After physiological characterization, neurons were injected with Lucifer yellow by passing hyperpolarizing current (0.2–0.5 nA) for 6–40 min. The duration of intracellular impalements, including both recording and dye injection, was variable (average = 20 min; maximum = 40–50 min). After completion of an experiment, the brain was excised and immersed in 2.5% formaldehyde fixative solution, pH 7.2, for at least 3 hr, dehydrated through a graded series of ethanol solutions, and cleared with methyl salicylate (Sigma-Aldrich). Cleared brains were imaged as whole mounts (optical sections, 2 μm thick) with a laser-scanning confocal microscope (Nikon PCM 2000, equipped with a 457 nm argon laser). Results were obtained from a total of 36 neurons from 36 animals. Of these, 30 PNs were stained successfully and hence could be characterized morphologically. Thirteen of these morphologically characterized neurons had arborizations in the latLFG glomerulus. Six other neurons could not be positively characterized, but their odor-response profiles indicated that they were latLFG-PNs (see caption to Fig. 7A). Brains were returned to 100% ethanol and embedded in Spurr's resin (Electron Microscopy Sciences, Ft. Washington, PA) for sectioning at 48 μm.

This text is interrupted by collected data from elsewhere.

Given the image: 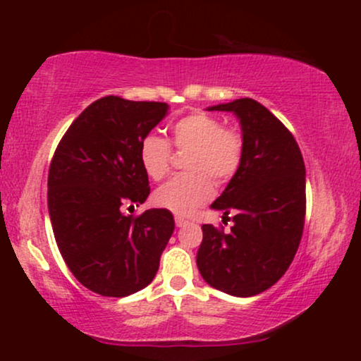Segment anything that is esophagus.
<instances>
[{
  "mask_svg": "<svg viewBox=\"0 0 361 361\" xmlns=\"http://www.w3.org/2000/svg\"><path fill=\"white\" fill-rule=\"evenodd\" d=\"M175 224H176V227H183L188 224V221H185L183 217H175Z\"/></svg>",
  "mask_w": 361,
  "mask_h": 361,
  "instance_id": "1",
  "label": "esophagus"
}]
</instances>
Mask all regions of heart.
Here are the masks:
<instances>
[{
    "label": "heart",
    "mask_w": 361,
    "mask_h": 361,
    "mask_svg": "<svg viewBox=\"0 0 361 361\" xmlns=\"http://www.w3.org/2000/svg\"><path fill=\"white\" fill-rule=\"evenodd\" d=\"M171 142L180 151H188L185 168L161 185L154 193V204L178 215H188L209 202L214 195L210 178L222 183L233 178L243 159L244 142L234 128L209 114H192L171 127ZM140 164L152 180L168 175L171 164V146L161 135L149 134L140 142Z\"/></svg>",
    "instance_id": "b5f03b06"
}]
</instances>
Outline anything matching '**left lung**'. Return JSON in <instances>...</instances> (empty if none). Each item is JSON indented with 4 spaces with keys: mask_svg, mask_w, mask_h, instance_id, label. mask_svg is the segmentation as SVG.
<instances>
[{
    "mask_svg": "<svg viewBox=\"0 0 361 361\" xmlns=\"http://www.w3.org/2000/svg\"><path fill=\"white\" fill-rule=\"evenodd\" d=\"M243 132V159L214 210L234 214L231 233L202 226L197 267L210 287L252 297L275 285L299 247L305 219V166L287 127L252 98L221 103Z\"/></svg>",
    "mask_w": 361,
    "mask_h": 361,
    "instance_id": "1",
    "label": "left lung"
}]
</instances>
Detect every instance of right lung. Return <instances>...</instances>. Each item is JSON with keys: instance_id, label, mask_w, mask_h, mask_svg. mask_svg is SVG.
I'll list each match as a JSON object with an SVG mask.
<instances>
[{"instance_id": "add662e5", "label": "right lung", "mask_w": 361, "mask_h": 361, "mask_svg": "<svg viewBox=\"0 0 361 361\" xmlns=\"http://www.w3.org/2000/svg\"><path fill=\"white\" fill-rule=\"evenodd\" d=\"M168 110L159 102L100 98L74 120L54 152L47 181L54 238L78 281L103 297L147 287L175 231L166 209L139 217L123 212L149 197L140 142Z\"/></svg>"}]
</instances>
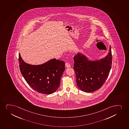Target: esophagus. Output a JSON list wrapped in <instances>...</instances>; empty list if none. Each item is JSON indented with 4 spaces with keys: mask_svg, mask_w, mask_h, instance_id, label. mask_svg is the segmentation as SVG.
I'll return each instance as SVG.
<instances>
[{
    "mask_svg": "<svg viewBox=\"0 0 129 129\" xmlns=\"http://www.w3.org/2000/svg\"><path fill=\"white\" fill-rule=\"evenodd\" d=\"M65 66L66 67H70V64L69 63V62H67L65 63Z\"/></svg>",
    "mask_w": 129,
    "mask_h": 129,
    "instance_id": "1",
    "label": "esophagus"
}]
</instances>
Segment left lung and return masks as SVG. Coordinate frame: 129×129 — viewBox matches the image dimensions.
I'll use <instances>...</instances> for the list:
<instances>
[{"instance_id":"left-lung-1","label":"left lung","mask_w":129,"mask_h":129,"mask_svg":"<svg viewBox=\"0 0 129 129\" xmlns=\"http://www.w3.org/2000/svg\"><path fill=\"white\" fill-rule=\"evenodd\" d=\"M111 47L107 56L100 60H88L85 56L77 53L74 57L73 70L77 86L83 92H90L99 89L108 78L112 63Z\"/></svg>"}]
</instances>
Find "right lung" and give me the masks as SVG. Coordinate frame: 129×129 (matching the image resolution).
Segmentation results:
<instances>
[{
    "label": "right lung",
    "instance_id": "add662e5",
    "mask_svg": "<svg viewBox=\"0 0 129 129\" xmlns=\"http://www.w3.org/2000/svg\"><path fill=\"white\" fill-rule=\"evenodd\" d=\"M19 69L22 76L33 89L40 93L50 94L59 86L65 69L63 61L53 59L40 65L26 63L19 54Z\"/></svg>",
    "mask_w": 129,
    "mask_h": 129
}]
</instances>
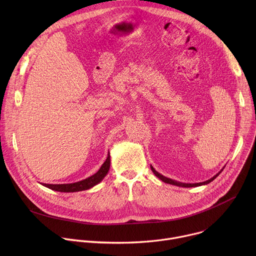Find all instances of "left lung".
I'll list each match as a JSON object with an SVG mask.
<instances>
[{
	"label": "left lung",
	"mask_w": 256,
	"mask_h": 256,
	"mask_svg": "<svg viewBox=\"0 0 256 256\" xmlns=\"http://www.w3.org/2000/svg\"><path fill=\"white\" fill-rule=\"evenodd\" d=\"M151 169H152L153 173H154L159 179H161L163 182H165V184H169L176 186H180V188H194V186H204V184H210V182H212L218 174H220V173L223 171L224 168H223L220 172L216 173L214 176H212L210 179H208V180H206V181H204V182H200V184H182V182H178V181H175V180H173V179H170V178H167V177L163 176L162 174H160L159 172H157V171L153 168L152 165H151Z\"/></svg>",
	"instance_id": "8db88e82"
}]
</instances>
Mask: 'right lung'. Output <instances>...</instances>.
<instances>
[{"instance_id":"obj_1","label":"right lung","mask_w":256,"mask_h":256,"mask_svg":"<svg viewBox=\"0 0 256 256\" xmlns=\"http://www.w3.org/2000/svg\"><path fill=\"white\" fill-rule=\"evenodd\" d=\"M109 168H110V155L108 153V156L105 160V162L102 164L100 169L93 174L92 176L75 182V184H44L42 186L56 190V192H82V190H87L96 184H98L99 182L106 176L107 172L109 171Z\"/></svg>"}]
</instances>
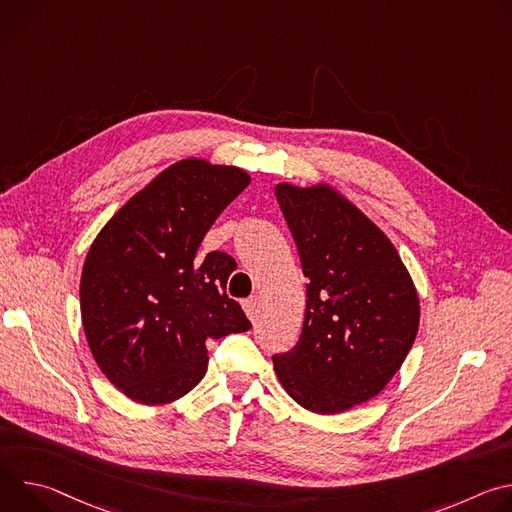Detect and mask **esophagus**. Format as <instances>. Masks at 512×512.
Wrapping results in <instances>:
<instances>
[{"mask_svg": "<svg viewBox=\"0 0 512 512\" xmlns=\"http://www.w3.org/2000/svg\"><path fill=\"white\" fill-rule=\"evenodd\" d=\"M243 308H245L247 316L253 320V318L257 316V312H259V296H251L249 300H245V302H243Z\"/></svg>", "mask_w": 512, "mask_h": 512, "instance_id": "1", "label": "esophagus"}]
</instances>
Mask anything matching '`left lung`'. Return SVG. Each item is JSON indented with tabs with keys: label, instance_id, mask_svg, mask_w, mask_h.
Wrapping results in <instances>:
<instances>
[{
	"label": "left lung",
	"instance_id": "obj_1",
	"mask_svg": "<svg viewBox=\"0 0 512 512\" xmlns=\"http://www.w3.org/2000/svg\"><path fill=\"white\" fill-rule=\"evenodd\" d=\"M306 283L300 342L273 356L287 395L320 415L379 395L419 328L413 279L387 235L328 184L275 186Z\"/></svg>",
	"mask_w": 512,
	"mask_h": 512
}]
</instances>
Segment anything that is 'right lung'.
Returning <instances> with one entry per match:
<instances>
[{
    "mask_svg": "<svg viewBox=\"0 0 512 512\" xmlns=\"http://www.w3.org/2000/svg\"><path fill=\"white\" fill-rule=\"evenodd\" d=\"M251 182L235 166L186 158L133 194L95 237L81 275V318L103 375L141 405L192 391L208 364V338L247 332L227 296L231 255L198 247Z\"/></svg>",
    "mask_w": 512,
    "mask_h": 512,
    "instance_id": "obj_1",
    "label": "right lung"
}]
</instances>
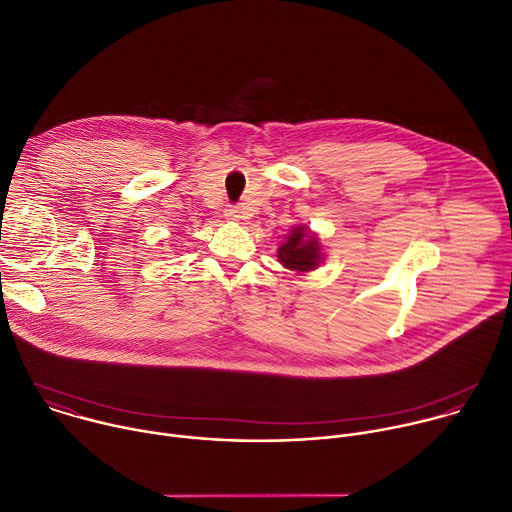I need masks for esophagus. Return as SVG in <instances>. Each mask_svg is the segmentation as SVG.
<instances>
[{
    "mask_svg": "<svg viewBox=\"0 0 512 512\" xmlns=\"http://www.w3.org/2000/svg\"><path fill=\"white\" fill-rule=\"evenodd\" d=\"M227 216L231 218V221H239V218H241V210H239L237 206H233V208L227 210Z\"/></svg>",
    "mask_w": 512,
    "mask_h": 512,
    "instance_id": "obj_1",
    "label": "esophagus"
}]
</instances>
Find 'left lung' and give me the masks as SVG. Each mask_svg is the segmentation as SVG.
<instances>
[{
  "instance_id": "left-lung-1",
  "label": "left lung",
  "mask_w": 512,
  "mask_h": 512,
  "mask_svg": "<svg viewBox=\"0 0 512 512\" xmlns=\"http://www.w3.org/2000/svg\"><path fill=\"white\" fill-rule=\"evenodd\" d=\"M287 241L279 247V261L294 271H310L320 263V245L318 239L308 233L304 227H296L287 237Z\"/></svg>"
}]
</instances>
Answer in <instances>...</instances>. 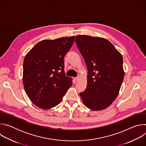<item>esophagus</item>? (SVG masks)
Listing matches in <instances>:
<instances>
[{
  "instance_id": "obj_1",
  "label": "esophagus",
  "mask_w": 146,
  "mask_h": 146,
  "mask_svg": "<svg viewBox=\"0 0 146 146\" xmlns=\"http://www.w3.org/2000/svg\"><path fill=\"white\" fill-rule=\"evenodd\" d=\"M74 79L76 81H78V80L80 79V77H79V76H78V77H77L74 78Z\"/></svg>"
}]
</instances>
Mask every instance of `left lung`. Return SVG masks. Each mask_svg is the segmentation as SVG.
<instances>
[{"instance_id": "1", "label": "left lung", "mask_w": 146, "mask_h": 146, "mask_svg": "<svg viewBox=\"0 0 146 146\" xmlns=\"http://www.w3.org/2000/svg\"><path fill=\"white\" fill-rule=\"evenodd\" d=\"M75 42L88 72L87 86L80 93L81 98L92 110L105 109L116 99L122 85V56L106 38L77 35Z\"/></svg>"}]
</instances>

For three-dimensional reconstructions, brains with filled cells were rehydrated, immersed overnight in 4% glutaraldehyde fixative solution, pH 7.3, dehydrated, cleared, and imaged as whole mounts (optical sections, 0.6 μm thick). The borders of the AL, the LFGs, and the glomerulus receiving arborizations of the neuron of interest were reconstructed using Amira software (Konrad-Zuse-Zentrum für Informationstechnik, Berlin, Germany).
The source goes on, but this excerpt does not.